• _TEXT EXCERPT_
··········
# Smaller tool rest for Jet 1236?



## AlanZ (Mar 16, 2009)

Greetings... 

I just acquired a few-year-old Jet 1236 lathe, and the supplied 12" tool rest is too big for turning pens on a mandrel (I can't get close enough).

So, what's the darling of the tool rest afficianados?

I believe the toolrest has a 1" post.

Do you suggest 6" as a good size for small works (pens, small boxes, etc)?

I see that Woodcraft and Sorby each have modular tool rest systems... does anyone use/like/dislike any of these?

I'm new to all of this, so your thoughts are appreciated.


----------



## sbell111 (Mar 16, 2009)

A six inch rest is what we use for pens.

BTW, I'm pretty sure the tool rest post is 25mm.


----------



## juteck (Mar 16, 2009)

I've have better tool control with the Robust tool rest compared to the Jet stock rest or the aftermarket modular round bar tool rests.

http://www.woodturnerscatalog.com/s...st_Comfort_Tool_Rest___robust_tool_rest?Args=


----------



## Manny (Mar 16, 2009)

*bah!*

Hack the sides off and make it smaller!!!!

Send pics :biggrin:


----------



## Texatdurango (Mar 16, 2009)

I like the "T bar" rests.  One post and buy whatever rests you want to attach.  Real money saver if you have two different size lathes and can buy two posts and share the rests between them.
··········
• _PROVIDED DATA_
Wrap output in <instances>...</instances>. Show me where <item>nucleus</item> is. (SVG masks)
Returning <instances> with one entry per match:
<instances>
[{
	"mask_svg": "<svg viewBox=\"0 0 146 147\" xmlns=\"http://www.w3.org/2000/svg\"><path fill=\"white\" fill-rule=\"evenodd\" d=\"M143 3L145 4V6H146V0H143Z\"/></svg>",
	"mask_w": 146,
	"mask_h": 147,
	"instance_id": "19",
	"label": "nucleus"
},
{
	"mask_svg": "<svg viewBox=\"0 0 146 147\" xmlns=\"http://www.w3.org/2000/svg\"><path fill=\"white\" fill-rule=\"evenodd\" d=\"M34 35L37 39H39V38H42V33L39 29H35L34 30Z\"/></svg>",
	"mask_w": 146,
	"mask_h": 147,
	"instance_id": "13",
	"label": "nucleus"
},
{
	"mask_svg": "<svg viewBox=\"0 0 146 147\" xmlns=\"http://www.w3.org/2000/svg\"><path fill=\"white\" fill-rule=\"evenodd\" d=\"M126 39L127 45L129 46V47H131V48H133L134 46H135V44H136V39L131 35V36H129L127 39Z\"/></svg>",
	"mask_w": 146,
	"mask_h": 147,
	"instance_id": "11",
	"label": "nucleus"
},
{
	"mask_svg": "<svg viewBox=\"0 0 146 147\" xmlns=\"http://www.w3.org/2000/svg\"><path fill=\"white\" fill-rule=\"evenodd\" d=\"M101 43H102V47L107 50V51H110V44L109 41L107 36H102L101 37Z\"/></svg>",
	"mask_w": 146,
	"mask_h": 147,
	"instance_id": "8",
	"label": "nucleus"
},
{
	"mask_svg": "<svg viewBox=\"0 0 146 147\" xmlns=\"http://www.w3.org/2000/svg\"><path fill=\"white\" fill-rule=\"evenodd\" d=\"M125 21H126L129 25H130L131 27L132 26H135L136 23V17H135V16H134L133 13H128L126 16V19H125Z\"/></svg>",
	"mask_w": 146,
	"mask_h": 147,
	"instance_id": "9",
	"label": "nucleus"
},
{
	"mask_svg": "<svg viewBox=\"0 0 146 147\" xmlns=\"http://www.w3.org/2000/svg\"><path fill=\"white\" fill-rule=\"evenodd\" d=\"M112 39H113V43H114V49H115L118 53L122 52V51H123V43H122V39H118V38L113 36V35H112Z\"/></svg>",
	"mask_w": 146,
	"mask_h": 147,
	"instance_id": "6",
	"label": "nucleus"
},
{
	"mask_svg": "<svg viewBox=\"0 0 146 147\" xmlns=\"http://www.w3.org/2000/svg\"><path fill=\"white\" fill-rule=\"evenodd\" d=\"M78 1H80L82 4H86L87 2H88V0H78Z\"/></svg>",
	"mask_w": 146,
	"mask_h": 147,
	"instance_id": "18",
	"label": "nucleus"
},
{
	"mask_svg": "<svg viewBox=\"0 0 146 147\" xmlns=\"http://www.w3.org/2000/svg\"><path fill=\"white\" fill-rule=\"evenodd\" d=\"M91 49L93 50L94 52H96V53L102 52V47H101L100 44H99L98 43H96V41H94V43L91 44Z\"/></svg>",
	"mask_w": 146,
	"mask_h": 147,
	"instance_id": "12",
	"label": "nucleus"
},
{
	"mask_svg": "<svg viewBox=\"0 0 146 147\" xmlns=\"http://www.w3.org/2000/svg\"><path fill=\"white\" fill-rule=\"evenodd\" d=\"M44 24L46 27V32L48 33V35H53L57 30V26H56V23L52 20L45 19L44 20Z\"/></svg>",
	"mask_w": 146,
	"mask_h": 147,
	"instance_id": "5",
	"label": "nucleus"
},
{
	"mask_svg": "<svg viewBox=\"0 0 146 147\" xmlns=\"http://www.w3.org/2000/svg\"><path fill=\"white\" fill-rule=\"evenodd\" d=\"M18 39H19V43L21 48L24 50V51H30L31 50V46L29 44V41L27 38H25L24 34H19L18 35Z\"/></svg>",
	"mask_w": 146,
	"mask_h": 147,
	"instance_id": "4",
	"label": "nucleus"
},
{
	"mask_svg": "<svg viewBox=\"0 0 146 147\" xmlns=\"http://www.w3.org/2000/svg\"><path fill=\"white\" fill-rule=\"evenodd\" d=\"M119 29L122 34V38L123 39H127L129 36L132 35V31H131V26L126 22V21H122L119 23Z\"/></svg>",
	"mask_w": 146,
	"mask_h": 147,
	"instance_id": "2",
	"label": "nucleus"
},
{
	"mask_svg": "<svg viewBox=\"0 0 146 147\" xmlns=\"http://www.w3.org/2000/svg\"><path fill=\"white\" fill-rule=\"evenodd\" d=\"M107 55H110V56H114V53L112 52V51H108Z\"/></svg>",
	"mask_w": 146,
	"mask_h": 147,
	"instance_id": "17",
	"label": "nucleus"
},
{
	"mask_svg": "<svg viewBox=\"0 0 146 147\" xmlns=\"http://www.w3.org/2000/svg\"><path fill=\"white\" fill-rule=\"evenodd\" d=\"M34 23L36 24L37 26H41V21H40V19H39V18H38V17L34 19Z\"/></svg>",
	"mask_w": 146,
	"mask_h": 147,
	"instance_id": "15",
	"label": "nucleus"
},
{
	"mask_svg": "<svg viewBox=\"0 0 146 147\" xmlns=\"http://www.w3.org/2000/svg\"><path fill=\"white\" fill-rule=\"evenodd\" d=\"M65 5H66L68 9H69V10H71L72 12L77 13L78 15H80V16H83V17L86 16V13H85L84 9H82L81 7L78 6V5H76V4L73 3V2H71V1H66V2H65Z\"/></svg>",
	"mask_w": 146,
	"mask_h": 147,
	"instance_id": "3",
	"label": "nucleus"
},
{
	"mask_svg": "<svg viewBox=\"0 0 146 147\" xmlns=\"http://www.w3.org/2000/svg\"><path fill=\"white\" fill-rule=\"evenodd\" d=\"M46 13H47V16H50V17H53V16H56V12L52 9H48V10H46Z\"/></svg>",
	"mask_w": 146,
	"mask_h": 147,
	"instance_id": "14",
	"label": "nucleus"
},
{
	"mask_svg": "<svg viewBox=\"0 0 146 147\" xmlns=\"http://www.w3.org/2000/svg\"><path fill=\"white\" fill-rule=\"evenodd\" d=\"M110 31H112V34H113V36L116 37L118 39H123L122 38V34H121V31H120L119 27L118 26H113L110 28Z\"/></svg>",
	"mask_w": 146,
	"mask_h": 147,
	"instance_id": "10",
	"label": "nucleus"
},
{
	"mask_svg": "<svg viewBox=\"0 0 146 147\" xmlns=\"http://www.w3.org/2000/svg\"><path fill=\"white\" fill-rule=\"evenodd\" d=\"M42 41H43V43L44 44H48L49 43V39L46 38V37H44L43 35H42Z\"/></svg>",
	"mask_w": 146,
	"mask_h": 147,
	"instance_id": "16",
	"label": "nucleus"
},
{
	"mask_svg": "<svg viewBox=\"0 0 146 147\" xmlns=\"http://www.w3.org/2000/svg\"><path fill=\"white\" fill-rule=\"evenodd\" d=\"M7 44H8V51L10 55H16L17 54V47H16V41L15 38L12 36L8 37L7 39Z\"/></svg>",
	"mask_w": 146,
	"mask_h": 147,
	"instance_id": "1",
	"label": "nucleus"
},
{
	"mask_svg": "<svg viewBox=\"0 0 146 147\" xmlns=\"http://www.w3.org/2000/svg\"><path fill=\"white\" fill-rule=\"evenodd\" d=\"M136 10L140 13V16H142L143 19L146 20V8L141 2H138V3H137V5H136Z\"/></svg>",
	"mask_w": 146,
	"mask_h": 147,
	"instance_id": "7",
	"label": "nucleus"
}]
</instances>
··········
• _PROBLEMS TO SOLVE_
1. Reproduce the tool rest thread word for word, beginning at "Do you suggest" and stopping after "sbell111 (Mar 16, 2009)".
2. List each line in the records where the string "instances" appears.
The tool rest thread and the records were collected from unrelated sources.

• _ANSWERS PROVIDED_
1.
Do you suggest 6" as a good size for small works (pens, small boxes, etc)?

I see that Woodcraft and Sorby each have modular tool rest systems... does anyone use/like/dislike any of these?

I'm new to all of this, so your thoughts are appreciated.


----------



## sbell111 (Mar 16, 2009)

2.
Wrap output in <instances>...</instances>. Show me where <item>nucleus</item> is. (SVG masks)
Returning <instances> with one entry per match:
<instances>
</instances>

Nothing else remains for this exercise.